Power BI – Problem, Design, Solution (Folder Source Option for JSON Files)

Hello Everyone! In this episode of  the “Problem, Design, Solution” series we will be talking about the “Folder” option inside the sources display for Power BI Desktop. This is a fantastic feature that works so very well with your standard Delimited/CSV (Comma Separated Value) files, making life easier by importing whatever files you have in a directory. The only pre-requisites that are needed in order to leverage this feature are that the files must be of the same file type and structure (same number of columns and names). There is one issue though, even when meetings these minimal standards sometimes the “Folder” option just doesn’t load the files like we would want, this is the case when we talk about JSON files. We will go on to explore how we can work around this issue by basically manipulating what the “Folder” option achieves but taking more control over the process. For those of you who appreciate a more visual approach there is a detailed video at the end of this blog that you can skip to. Even so this will be a very detailed and visual written companion to the video. I hope you enjoy!

Problem

Traditionally the “Folder” source option gracefully handles all of your delimited text files that are stored in a directory. This makes it extremely easy and quick to load that data into Power BI. Unfortunately there are some common formats or structures  that are used in text files that this option does not handle well, namely those in the JSON format. I will not be going into depth on an explanation of the JSON format as this whole blog is about how to load these types of text files into Power BI so it is assumed that you know what I mean when I say JSON. As you can see in the screenshot below, using the folder option is very simple but the outcome of what is achieved is not desirable, we can immediately see that we need to pivot the information to better suit our needs amongst other things.

FolderJSON

As you can see in the image below, after the “Folder” option performs all of its operations to bring the information into one table you can see all the steps in the queries pane. There is a way that you can actually move through these steps and get the output the way you want it but this can be time consuming. The reason I do not recommend this is because within the steps that are being taken there is an order of dependencies and usually when you make one change then you need to address those changes in another step that was dependent on the last one. Instead let’s talk about a way that we can take more control of this process from the beginning and still take advantage of the idea of being able to pull together all the data that exists in multiple files in a folder!

CombineFile

Design

Since we now understand how awesome the “Folder” option is inside of Power BI we need to figure out how to make this concept work for our JSON files. To start we can borrow from what we see in the previous screenshot. We won’t copy everything that the “Folder” option does but definitely a large majority, lets break it down:

1. We can see that there is an item that is pulling a sample file

2. We also can note that there is a table where transforms are being applied

3. Lastly the “Folder” option is using a function to pass through the values of all files found in the specified directory

So let’s now take these ideas and do them ourselves in four easy steps!

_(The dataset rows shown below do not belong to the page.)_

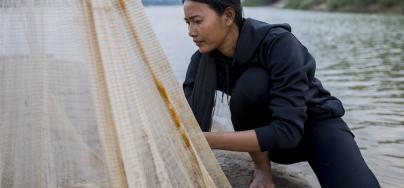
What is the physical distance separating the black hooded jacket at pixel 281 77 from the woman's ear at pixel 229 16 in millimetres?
73

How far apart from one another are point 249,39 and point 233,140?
461mm

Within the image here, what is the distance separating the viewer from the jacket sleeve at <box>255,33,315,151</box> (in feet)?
5.82

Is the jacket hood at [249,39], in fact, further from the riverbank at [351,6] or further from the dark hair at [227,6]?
the riverbank at [351,6]

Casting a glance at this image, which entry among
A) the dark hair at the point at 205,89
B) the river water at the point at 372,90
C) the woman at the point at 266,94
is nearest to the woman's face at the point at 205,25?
the woman at the point at 266,94

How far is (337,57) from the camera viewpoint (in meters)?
9.17

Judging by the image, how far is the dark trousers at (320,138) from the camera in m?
1.95

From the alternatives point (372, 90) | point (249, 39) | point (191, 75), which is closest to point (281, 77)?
point (249, 39)

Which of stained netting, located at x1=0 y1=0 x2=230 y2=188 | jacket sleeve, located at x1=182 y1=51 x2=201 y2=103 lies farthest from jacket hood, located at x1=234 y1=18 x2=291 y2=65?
stained netting, located at x1=0 y1=0 x2=230 y2=188

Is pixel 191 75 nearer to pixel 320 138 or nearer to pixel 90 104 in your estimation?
pixel 320 138

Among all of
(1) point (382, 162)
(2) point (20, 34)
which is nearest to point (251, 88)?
(2) point (20, 34)

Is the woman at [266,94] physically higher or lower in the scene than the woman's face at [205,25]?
lower

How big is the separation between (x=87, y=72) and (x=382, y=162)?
2.04 m

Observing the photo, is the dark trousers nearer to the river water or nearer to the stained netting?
the stained netting

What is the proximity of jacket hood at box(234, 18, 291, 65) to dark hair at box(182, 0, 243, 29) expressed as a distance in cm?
3
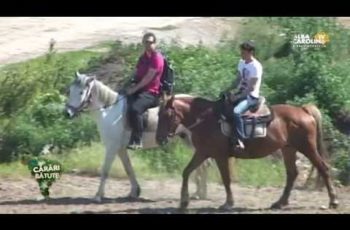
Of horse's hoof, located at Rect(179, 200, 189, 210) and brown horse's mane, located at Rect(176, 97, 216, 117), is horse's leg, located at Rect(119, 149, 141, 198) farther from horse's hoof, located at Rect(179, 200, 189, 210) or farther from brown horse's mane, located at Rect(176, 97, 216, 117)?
brown horse's mane, located at Rect(176, 97, 216, 117)

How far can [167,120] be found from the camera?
31.5 feet

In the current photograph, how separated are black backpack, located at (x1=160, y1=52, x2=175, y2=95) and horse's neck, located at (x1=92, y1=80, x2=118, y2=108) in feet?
1.74

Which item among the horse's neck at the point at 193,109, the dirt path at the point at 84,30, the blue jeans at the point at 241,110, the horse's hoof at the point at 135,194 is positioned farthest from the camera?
the dirt path at the point at 84,30

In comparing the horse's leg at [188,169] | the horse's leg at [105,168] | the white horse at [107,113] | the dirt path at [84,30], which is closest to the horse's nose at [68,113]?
the white horse at [107,113]

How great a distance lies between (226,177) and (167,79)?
1252mm

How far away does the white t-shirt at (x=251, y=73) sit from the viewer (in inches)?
381

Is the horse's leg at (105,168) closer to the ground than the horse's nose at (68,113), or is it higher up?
closer to the ground

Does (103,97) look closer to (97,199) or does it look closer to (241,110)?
(97,199)

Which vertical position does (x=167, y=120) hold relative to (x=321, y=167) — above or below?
above

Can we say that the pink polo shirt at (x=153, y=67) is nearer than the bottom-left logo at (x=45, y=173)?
Yes

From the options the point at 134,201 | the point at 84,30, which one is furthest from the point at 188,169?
the point at 84,30

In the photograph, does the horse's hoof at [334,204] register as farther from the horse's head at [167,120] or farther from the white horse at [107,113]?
the horse's head at [167,120]

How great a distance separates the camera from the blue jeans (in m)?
9.59
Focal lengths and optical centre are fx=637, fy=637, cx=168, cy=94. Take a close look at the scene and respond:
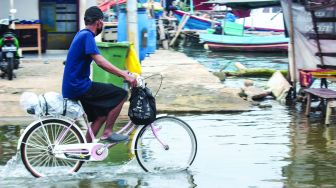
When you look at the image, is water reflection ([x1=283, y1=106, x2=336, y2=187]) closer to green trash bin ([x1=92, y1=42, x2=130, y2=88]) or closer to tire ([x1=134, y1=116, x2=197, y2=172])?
tire ([x1=134, y1=116, x2=197, y2=172])

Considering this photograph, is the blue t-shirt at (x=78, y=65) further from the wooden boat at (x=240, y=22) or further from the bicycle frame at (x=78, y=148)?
the wooden boat at (x=240, y=22)

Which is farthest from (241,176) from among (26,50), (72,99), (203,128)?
(26,50)

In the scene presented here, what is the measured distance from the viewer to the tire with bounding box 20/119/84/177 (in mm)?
6539

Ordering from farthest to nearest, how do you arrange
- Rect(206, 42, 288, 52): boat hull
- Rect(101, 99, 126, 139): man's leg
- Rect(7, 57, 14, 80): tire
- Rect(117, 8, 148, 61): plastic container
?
Rect(206, 42, 288, 52): boat hull < Rect(7, 57, 14, 80): tire < Rect(117, 8, 148, 61): plastic container < Rect(101, 99, 126, 139): man's leg

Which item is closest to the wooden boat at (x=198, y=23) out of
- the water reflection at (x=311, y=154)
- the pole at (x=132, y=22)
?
the pole at (x=132, y=22)

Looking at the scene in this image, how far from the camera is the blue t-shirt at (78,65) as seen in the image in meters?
6.57

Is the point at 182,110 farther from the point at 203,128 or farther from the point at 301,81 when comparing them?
the point at 301,81

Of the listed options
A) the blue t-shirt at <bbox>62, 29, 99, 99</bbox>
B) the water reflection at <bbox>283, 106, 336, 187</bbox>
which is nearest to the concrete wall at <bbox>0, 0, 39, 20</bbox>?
the water reflection at <bbox>283, 106, 336, 187</bbox>

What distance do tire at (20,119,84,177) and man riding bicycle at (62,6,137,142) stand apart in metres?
0.26

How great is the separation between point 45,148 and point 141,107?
3.58 ft

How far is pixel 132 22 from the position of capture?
11.2 metres

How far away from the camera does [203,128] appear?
31.1 ft

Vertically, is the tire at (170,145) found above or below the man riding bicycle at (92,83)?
below

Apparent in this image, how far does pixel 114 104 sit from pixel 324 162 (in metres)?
2.53
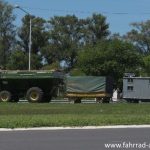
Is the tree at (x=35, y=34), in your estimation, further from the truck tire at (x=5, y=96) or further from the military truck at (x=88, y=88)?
the truck tire at (x=5, y=96)

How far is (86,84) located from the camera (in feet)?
184

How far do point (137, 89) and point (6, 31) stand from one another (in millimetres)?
55779

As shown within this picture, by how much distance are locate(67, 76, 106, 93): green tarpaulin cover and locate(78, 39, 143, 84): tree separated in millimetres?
20722

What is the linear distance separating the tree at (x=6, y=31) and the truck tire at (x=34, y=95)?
2387 inches

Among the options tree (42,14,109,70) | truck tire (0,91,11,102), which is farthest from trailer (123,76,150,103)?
tree (42,14,109,70)

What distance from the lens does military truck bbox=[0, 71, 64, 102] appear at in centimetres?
A: 4778

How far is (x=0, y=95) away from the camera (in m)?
48.7

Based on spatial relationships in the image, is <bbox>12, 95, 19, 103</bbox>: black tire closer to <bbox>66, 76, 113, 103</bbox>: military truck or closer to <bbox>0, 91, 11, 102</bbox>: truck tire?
<bbox>0, 91, 11, 102</bbox>: truck tire

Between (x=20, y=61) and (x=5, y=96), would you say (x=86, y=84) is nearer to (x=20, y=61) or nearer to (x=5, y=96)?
(x=5, y=96)

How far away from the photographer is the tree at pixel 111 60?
78500 millimetres

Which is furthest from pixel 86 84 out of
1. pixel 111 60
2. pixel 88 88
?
pixel 111 60
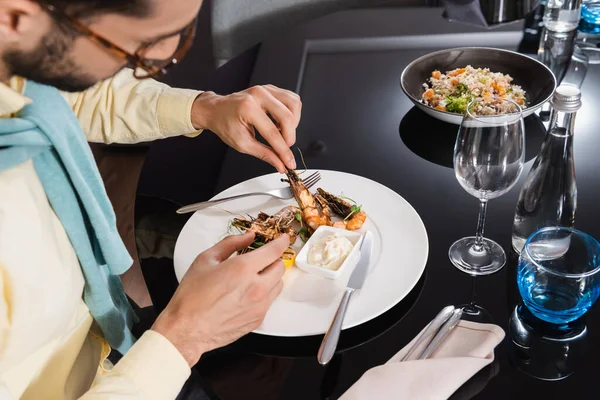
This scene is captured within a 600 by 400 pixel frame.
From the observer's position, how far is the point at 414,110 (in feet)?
5.12

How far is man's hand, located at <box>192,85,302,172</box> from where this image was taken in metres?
1.29

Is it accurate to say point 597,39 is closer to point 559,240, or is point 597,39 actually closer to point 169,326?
point 559,240

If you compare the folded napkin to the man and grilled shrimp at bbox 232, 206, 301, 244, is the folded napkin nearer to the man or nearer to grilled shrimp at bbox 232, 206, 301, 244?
the man

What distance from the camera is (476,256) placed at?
1.12 metres

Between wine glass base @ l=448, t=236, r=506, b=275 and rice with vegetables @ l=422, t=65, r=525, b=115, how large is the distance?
41 centimetres

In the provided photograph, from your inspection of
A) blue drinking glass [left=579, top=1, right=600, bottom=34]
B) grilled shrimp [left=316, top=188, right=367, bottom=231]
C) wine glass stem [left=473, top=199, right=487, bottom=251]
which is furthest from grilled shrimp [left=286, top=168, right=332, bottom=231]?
blue drinking glass [left=579, top=1, right=600, bottom=34]

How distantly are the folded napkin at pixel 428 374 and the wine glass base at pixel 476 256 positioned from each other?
17 cm

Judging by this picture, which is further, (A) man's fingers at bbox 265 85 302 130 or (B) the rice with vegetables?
(B) the rice with vegetables

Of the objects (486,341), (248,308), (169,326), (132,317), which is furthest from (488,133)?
(132,317)

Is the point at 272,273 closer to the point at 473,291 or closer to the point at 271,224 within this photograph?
the point at 271,224

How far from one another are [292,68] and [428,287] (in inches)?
33.9

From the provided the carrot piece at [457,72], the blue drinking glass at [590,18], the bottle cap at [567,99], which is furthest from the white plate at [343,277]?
the blue drinking glass at [590,18]

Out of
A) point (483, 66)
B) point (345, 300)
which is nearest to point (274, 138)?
point (345, 300)

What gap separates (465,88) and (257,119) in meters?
0.53
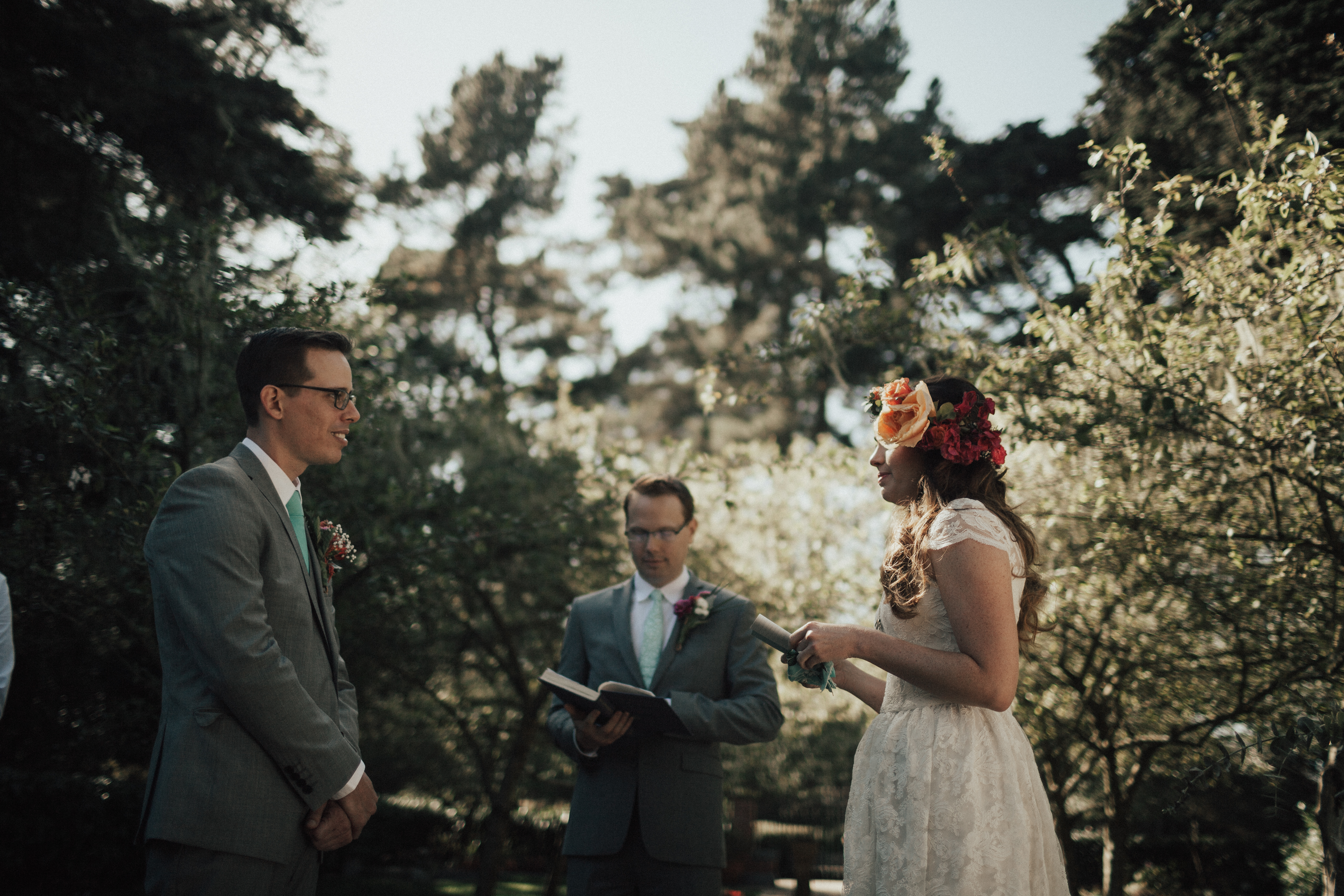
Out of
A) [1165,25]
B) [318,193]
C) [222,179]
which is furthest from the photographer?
[318,193]

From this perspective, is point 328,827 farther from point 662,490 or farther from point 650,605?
point 662,490

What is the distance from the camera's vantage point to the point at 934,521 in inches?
89.9

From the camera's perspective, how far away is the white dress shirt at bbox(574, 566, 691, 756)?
362 cm

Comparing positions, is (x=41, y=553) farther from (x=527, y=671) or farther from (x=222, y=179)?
(x=222, y=179)

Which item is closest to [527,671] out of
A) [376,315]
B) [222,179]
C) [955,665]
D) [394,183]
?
[376,315]


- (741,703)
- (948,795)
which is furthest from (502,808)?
(948,795)

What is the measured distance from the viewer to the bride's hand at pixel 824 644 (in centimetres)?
217

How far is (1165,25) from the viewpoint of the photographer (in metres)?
7.40

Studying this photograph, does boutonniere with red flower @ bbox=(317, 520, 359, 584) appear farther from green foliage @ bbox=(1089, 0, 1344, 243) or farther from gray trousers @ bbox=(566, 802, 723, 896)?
green foliage @ bbox=(1089, 0, 1344, 243)

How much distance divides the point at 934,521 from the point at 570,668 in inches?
76.4

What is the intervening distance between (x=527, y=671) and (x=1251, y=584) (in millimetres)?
5608

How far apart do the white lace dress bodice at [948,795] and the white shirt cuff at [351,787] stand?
124 centimetres

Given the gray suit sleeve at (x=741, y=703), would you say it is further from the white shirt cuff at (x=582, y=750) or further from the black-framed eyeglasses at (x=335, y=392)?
the black-framed eyeglasses at (x=335, y=392)

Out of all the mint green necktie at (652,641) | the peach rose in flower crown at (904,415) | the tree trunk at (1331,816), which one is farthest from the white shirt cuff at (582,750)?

Step 1 – Point to One of The JSON Files In The Directory In order to Apply All the Transforms We Want

The way we will achieve this is by first locating the “JSON” option inside of the list of source options in Power BI. Once selected we will simply navigate to the directory we eventually want to load and select any of the JSON files that are there. It really doesn’t matter which of the files you choose because we have already discussed that the files existent here should already be of the same file type and structure. Once we have pointed to the file in question and hit “Okay” the file will be loaded into the Query Editor and we really only have one option here, to convert the data into a table format as seen below.

JSONFile

Once it has been converted to a table you can now do whatever transformations that need to occur, in the video example the only step we will take is to pivot the table and choose not to aggregate any of the values as seen below once again. Also I have gone ahead and renamed the table, “JsonFile”. We have now completed step one by pointing to a sample file and applying whatever necessary transforms. Now all we need to do is find a way to get a list of all files that exist in the folder that we want to process…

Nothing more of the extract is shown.